Aim of the task
The answer must repeat every record exactly, with no pictures in it.

Web page caption snippets
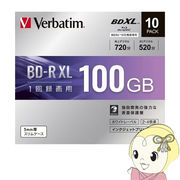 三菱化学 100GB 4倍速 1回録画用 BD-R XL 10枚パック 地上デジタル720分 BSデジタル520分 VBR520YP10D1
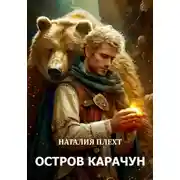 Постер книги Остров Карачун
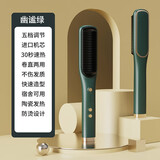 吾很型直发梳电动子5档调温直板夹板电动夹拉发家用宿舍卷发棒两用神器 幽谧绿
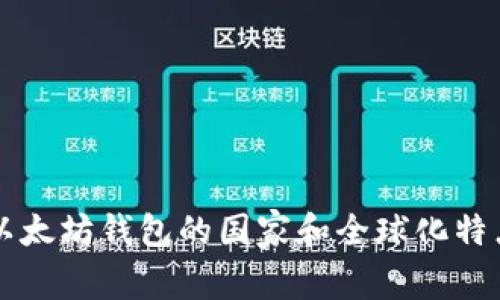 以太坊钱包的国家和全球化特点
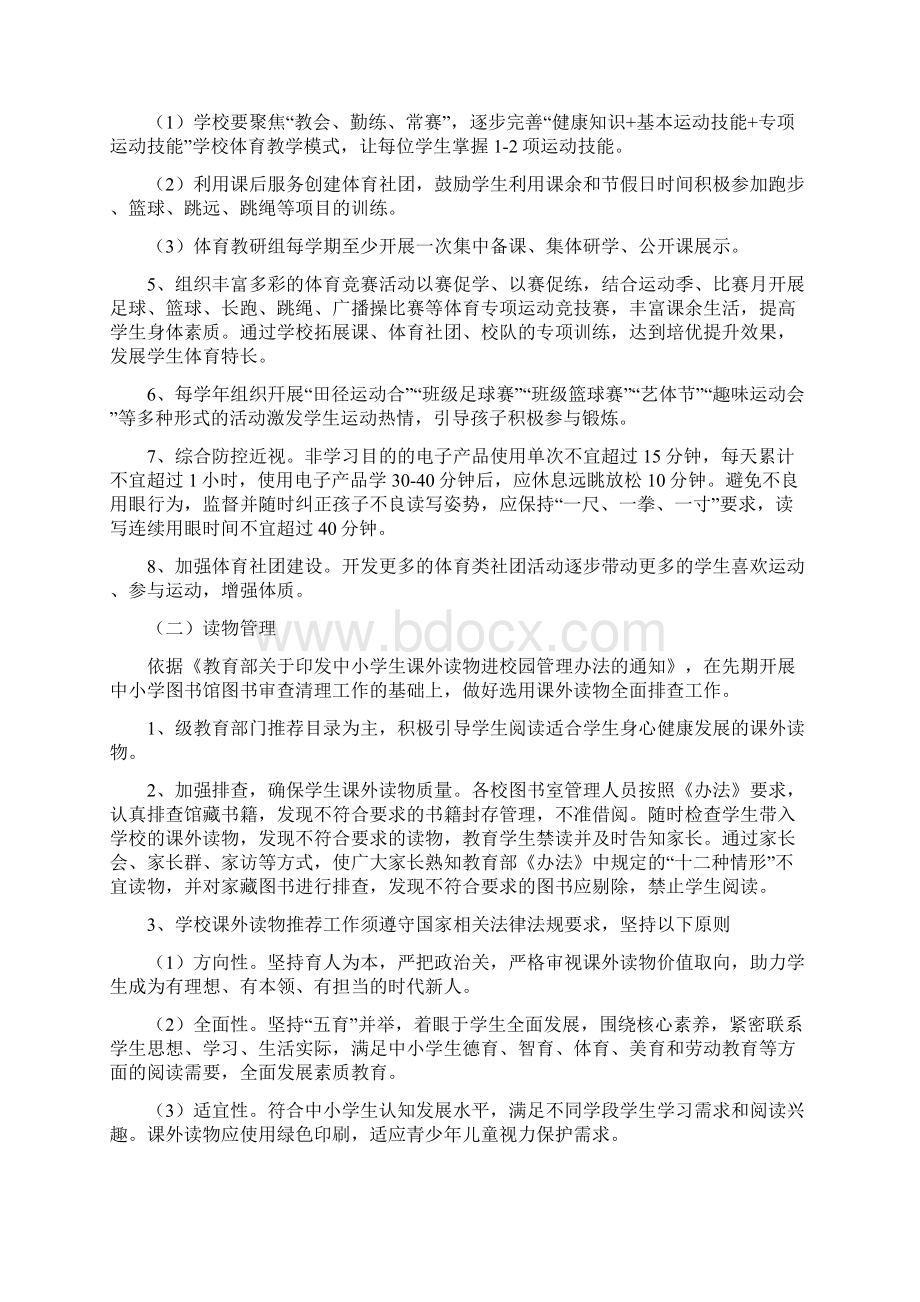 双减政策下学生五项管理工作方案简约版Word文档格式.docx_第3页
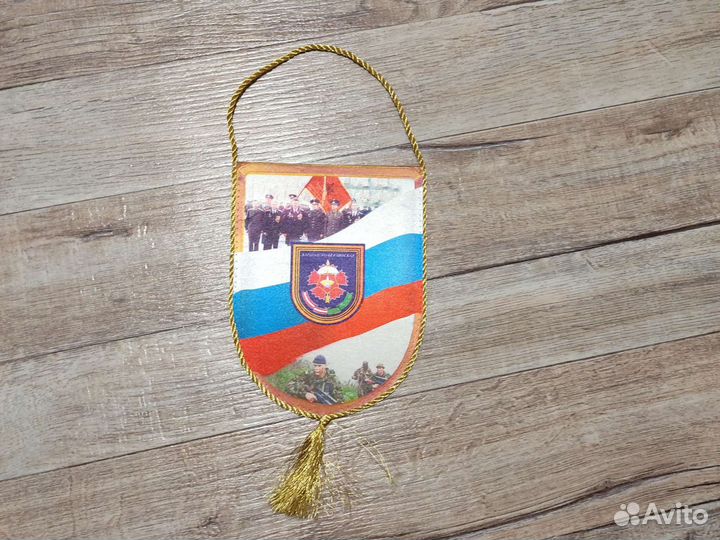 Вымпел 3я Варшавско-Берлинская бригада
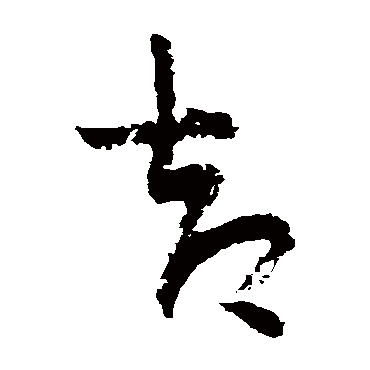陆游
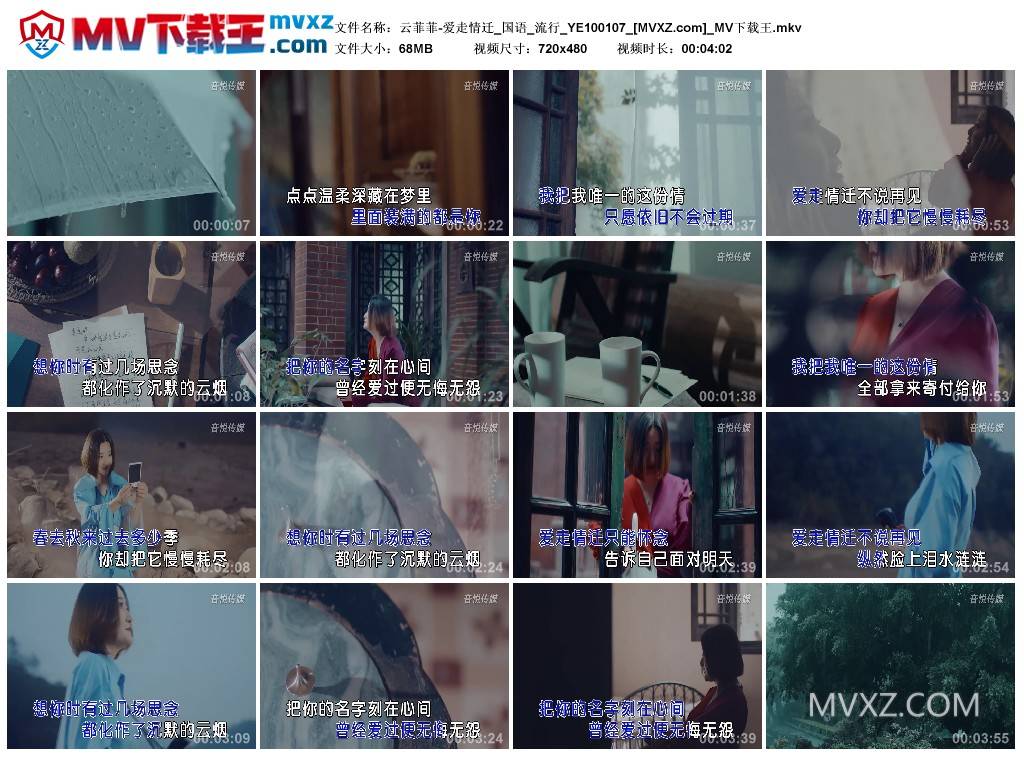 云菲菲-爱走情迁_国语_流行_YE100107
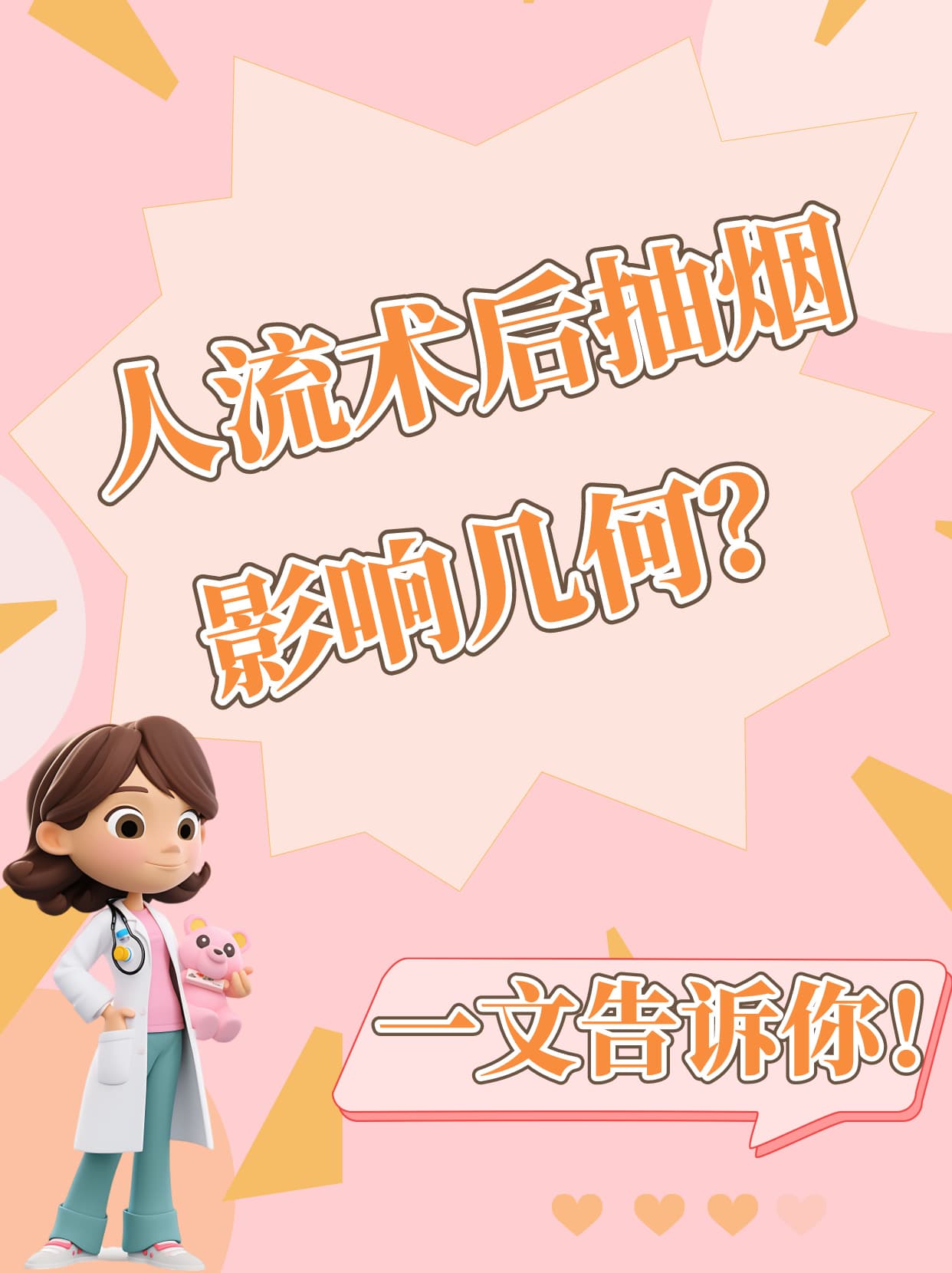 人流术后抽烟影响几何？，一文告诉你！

Task output
 三菱化学 100GB 4倍速 1回録画用 BD-R XL 10枚パック 地上デジタル720分 BSデジタル520分 VBR520YP10D1
 Постер книги Остров Карачун
 吾很型直发梳电动子5档调温直板夹板电动夹拉发家用宿舍卷发棒两用神器 幽谧绿
 以太坊钱包的国家和全球化特点
 双减政策下学生五项管理工作方案简约版Word文档格式.docx_第3页
 Вымпел 3я Варшавско-Берлинская бригада
陆游
 云菲菲-爱走情迁_国语_流行_YE100107
 人流术后抽烟影响几何？，一文告诉你！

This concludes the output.